Painting by Henry Inman

Rip Van Winkle Awakening from His Long Sleep is an 1823 oil painting by the American artist Henry Inman. It depicts a scene from the story of Rip Van Winkle, a lazy Dutch-American villager who goes to sleep for twenty years. It shows the moment Van Winkle, who had fallen into his lengthy sleep during the Colonial Period awakens to find himself in the Federalist Era of the now independent United States. Irving had included the story in his 1819 The Sketch Book of Geoffrey Crayon, written while he was living in London.

The painting was displayed at the 1823 exhibition of the American Academy of the Fine Arts in New York City.
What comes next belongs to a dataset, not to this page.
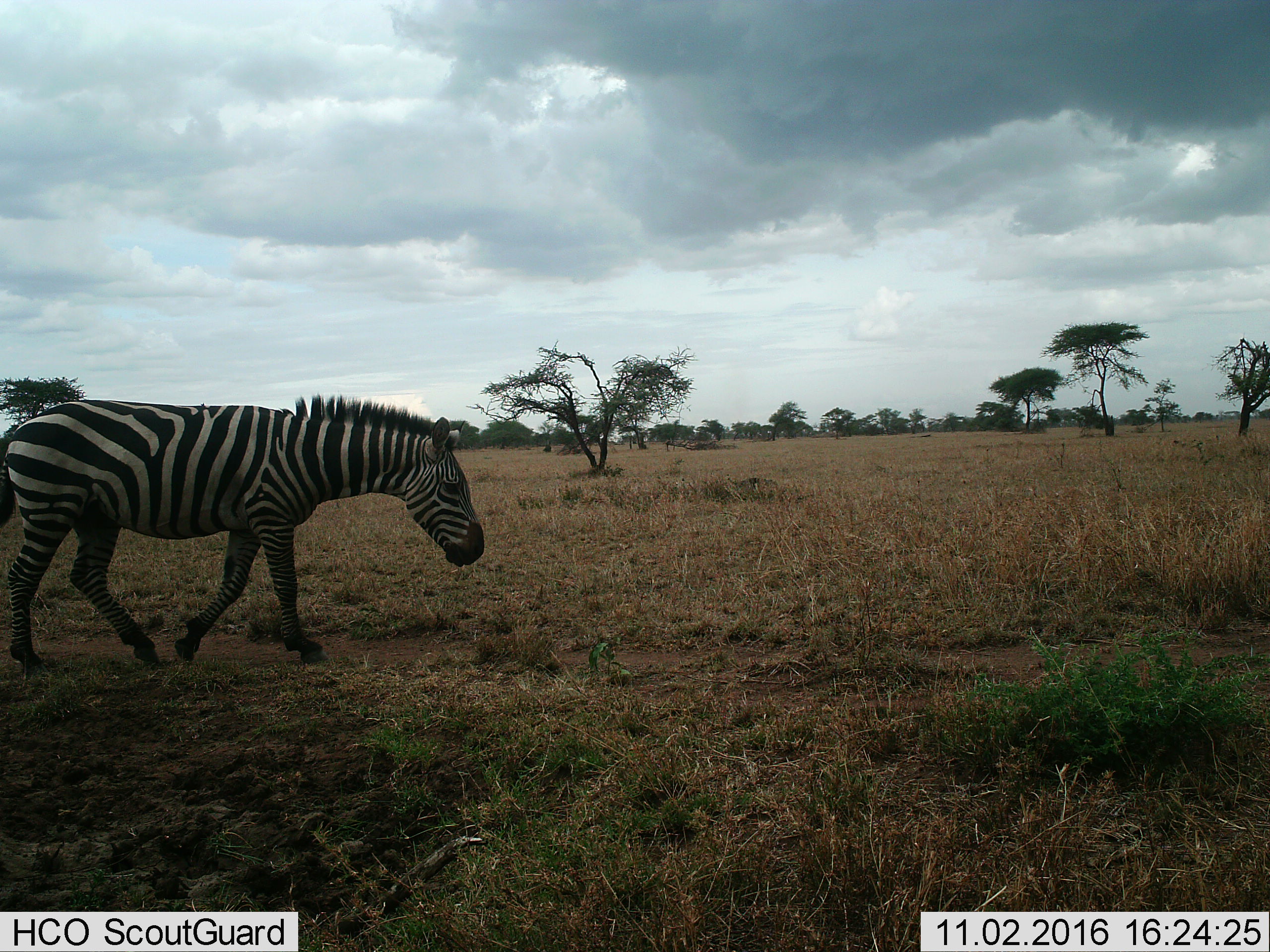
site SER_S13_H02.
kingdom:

Long in a private collection, in 2018 if was gifted to the National Gallery of Art in Washington D.C..
In 1832 Inman produced another painting James Henry Hackett in the Character of Rip Van Winkle depicting the celebrated actor in the role which is now in the National Portrait Gallery of the Smithsonian.

==Bibliography==
- Barratt, Carrie Rebora & Gerdts, William H. The Art of Henry Inman. Smithsonian Institution, 1987.
- Barratt, Carrie Rebora & Weinberg, Helene Barbara. American Stories: Paintings of Everyday Life, 1765-1915. Metropolitan Museum of Art, 2009.
- Orcutt, Kimberley A. The American Art-Union: Utopia and Skepticism in the Antebellum Era. Fordham University Press, 2004.